WHAT THE EXERCISE ASKS
Copy out all the entries word for word.
--- start INFORMATION GIVEN ---
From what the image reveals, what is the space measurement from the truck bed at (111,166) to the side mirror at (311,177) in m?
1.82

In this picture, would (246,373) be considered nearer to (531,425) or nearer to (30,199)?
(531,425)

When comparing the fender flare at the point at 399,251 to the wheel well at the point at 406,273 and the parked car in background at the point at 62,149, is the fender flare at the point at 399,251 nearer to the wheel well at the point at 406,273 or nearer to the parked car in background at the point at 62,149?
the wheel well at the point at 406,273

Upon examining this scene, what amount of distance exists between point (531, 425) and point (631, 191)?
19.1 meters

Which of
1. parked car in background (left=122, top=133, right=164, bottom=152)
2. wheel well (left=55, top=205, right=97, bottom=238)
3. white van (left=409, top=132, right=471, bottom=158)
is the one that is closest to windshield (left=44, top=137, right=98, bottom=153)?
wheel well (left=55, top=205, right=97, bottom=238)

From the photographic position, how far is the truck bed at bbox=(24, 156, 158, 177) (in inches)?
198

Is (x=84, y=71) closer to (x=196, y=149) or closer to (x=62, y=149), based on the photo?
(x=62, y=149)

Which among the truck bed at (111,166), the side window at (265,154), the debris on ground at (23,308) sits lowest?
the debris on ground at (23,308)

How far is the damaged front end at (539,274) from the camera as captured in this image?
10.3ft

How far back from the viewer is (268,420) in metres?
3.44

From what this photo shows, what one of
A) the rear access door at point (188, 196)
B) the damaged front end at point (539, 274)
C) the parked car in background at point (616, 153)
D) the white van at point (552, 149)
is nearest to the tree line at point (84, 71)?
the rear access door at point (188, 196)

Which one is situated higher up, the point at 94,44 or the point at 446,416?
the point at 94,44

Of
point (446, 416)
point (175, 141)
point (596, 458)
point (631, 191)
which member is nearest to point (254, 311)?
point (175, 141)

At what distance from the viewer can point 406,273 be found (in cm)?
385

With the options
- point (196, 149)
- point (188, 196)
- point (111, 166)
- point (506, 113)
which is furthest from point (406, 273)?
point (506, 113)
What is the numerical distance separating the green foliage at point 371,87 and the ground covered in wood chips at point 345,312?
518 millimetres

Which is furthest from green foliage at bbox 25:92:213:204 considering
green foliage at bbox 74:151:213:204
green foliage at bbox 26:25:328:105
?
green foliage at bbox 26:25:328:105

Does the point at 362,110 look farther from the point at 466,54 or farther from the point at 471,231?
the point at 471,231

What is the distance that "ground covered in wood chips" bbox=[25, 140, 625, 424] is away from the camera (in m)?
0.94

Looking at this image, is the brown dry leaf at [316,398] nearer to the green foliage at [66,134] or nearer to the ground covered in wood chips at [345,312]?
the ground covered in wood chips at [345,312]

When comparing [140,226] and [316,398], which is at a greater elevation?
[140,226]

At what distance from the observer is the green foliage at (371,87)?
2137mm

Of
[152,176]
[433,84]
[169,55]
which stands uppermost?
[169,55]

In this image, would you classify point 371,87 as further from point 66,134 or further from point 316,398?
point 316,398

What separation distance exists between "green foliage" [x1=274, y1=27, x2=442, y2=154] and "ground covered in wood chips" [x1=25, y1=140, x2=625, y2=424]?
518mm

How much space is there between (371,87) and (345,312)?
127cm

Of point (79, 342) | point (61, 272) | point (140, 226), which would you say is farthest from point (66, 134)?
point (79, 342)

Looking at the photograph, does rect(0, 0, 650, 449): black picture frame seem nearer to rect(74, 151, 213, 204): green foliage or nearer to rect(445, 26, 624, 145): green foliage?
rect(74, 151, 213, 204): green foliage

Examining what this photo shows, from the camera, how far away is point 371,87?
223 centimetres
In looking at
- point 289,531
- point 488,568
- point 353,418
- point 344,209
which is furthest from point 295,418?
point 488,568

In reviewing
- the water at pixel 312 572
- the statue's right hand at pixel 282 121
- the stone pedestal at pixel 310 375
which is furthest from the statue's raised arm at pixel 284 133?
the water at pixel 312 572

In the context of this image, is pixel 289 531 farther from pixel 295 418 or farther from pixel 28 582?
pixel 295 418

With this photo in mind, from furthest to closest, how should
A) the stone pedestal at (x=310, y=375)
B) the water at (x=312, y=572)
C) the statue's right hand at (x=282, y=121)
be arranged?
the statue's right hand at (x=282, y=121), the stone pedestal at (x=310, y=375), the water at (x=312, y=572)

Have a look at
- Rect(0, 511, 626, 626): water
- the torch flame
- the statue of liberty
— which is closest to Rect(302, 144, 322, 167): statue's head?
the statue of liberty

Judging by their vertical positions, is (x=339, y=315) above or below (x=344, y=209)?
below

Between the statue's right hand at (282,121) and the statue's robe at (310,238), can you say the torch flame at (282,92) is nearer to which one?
--- end INFORMATION GIVEN ---
OUTPUT BELOW
From what the image reveals, what is the space measurement from the truck bed at (111,166) to the side mirror at (311,177) in m?
1.82

In this picture, would (246,373) be considered nearer to (531,425) or nearer to (30,199)?
(531,425)

When comparing the fender flare at the point at 399,251 to the wheel well at the point at 406,273 and the parked car in background at the point at 62,149, is the fender flare at the point at 399,251 nearer to the wheel well at the point at 406,273 or nearer to the parked car in background at the point at 62,149?
the wheel well at the point at 406,273

Upon examining this scene, what amount of distance exists between point (531, 425) and point (631, 191)?
19.1 meters

Which of
1. parked car in background (left=122, top=133, right=164, bottom=152)
2. wheel well (left=55, top=205, right=97, bottom=238)
3. white van (left=409, top=132, right=471, bottom=158)
is the one that is closest to windshield (left=44, top=137, right=98, bottom=153)?
wheel well (left=55, top=205, right=97, bottom=238)

From the photographic position, how far is the truck bed at bbox=(24, 156, 158, 177) (in inches)?
198

Is (x=84, y=71) closer to (x=196, y=149) or closer to (x=62, y=149), based on the photo?
(x=62, y=149)

Which among the truck bed at (111,166), the side window at (265,154), the debris on ground at (23,308) sits lowest?
the debris on ground at (23,308)

How far is the damaged front end at (539,274) from the camera as captured in this image?
10.3ft

How far back from the viewer is (268,420) in metres?
3.44

From what this photo shows, what one of
A) the rear access door at point (188, 196)
B) the damaged front end at point (539, 274)
C) the parked car in background at point (616, 153)
D) the white van at point (552, 149)
is nearest to the tree line at point (84, 71)?
the rear access door at point (188, 196)

Which one is situated higher up, the point at 94,44 or the point at 446,416?
the point at 94,44

Of
point (446, 416)
point (175, 141)
point (596, 458)
point (631, 191)
which member is nearest to point (254, 311)?
point (175, 141)

At what distance from the viewer can point 406,273 be found (in cm)?
385

With the options
- point (196, 149)
- point (188, 196)
- point (111, 166)
- point (506, 113)
which is furthest from point (406, 273)?
point (506, 113)
What is the numerical distance separating the green foliage at point 371,87 and the ground covered in wood chips at point 345,312?
518 millimetres

Which is furthest from green foliage at bbox 25:92:213:204 considering
green foliage at bbox 74:151:213:204
green foliage at bbox 26:25:328:105
?
green foliage at bbox 26:25:328:105

Does the point at 362,110 look farther from the point at 466,54 or farther from the point at 471,231?
the point at 471,231

What is the distance that "ground covered in wood chips" bbox=[25, 140, 625, 424] is away from the camera (in m)?
0.94

Looking at this image, is the brown dry leaf at [316,398] nearer to the green foliage at [66,134] or nearer to the ground covered in wood chips at [345,312]?
the ground covered in wood chips at [345,312]

When comparing [140,226] and [316,398], which is at a greater elevation?
[140,226]

At what distance from the observer is the green foliage at (371,87)?
2137mm

Of
[152,176]
[433,84]
[169,55]
which stands uppermost?
[169,55]

In this image, would you classify point 371,87 as further from point 66,134 or further from point 316,398?
point 316,398

What separation distance exists between "green foliage" [x1=274, y1=27, x2=442, y2=154] and "ground covered in wood chips" [x1=25, y1=140, x2=625, y2=424]?
518mm

How much space is there between (371,87) and (345,312)?
127cm

Of point (79, 342) | point (61, 272) | point (140, 226), which would you say is farthest from point (66, 134)?
point (79, 342)

Looking at the photograph, does rect(0, 0, 650, 449): black picture frame seem nearer to rect(74, 151, 213, 204): green foliage or nearer to rect(445, 26, 624, 145): green foliage?
rect(74, 151, 213, 204): green foliage

Examining what this photo shows, from the camera, how far away is point 371,87?
223 centimetres
In looking at
- point 289,531
- point 488,568
- point 353,418
- point 344,209
which is furthest from point 295,418?
point 488,568

In reviewing
- the water at pixel 312 572
- the statue's right hand at pixel 282 121
- the stone pedestal at pixel 310 375
which is furthest from the statue's raised arm at pixel 284 133?
the water at pixel 312 572

In the context of this image, is pixel 289 531 farther from pixel 295 418 or farther from pixel 28 582?
pixel 295 418

With this photo in mind, from furthest to closest, how should
A) the stone pedestal at (x=310, y=375)
B) the water at (x=312, y=572)
C) the statue's right hand at (x=282, y=121)
be arranged?
the statue's right hand at (x=282, y=121), the stone pedestal at (x=310, y=375), the water at (x=312, y=572)

Have a look at
- Rect(0, 511, 626, 626): water
- the torch flame
- the statue of liberty
— which is closest to Rect(302, 144, 322, 167): statue's head?
the statue of liberty

Judging by their vertical positions, is (x=339, y=315) above or below (x=344, y=209)?
below

Between the statue's right hand at (282,121) and the statue's robe at (310,238), can you say the torch flame at (282,92) is nearer to which one?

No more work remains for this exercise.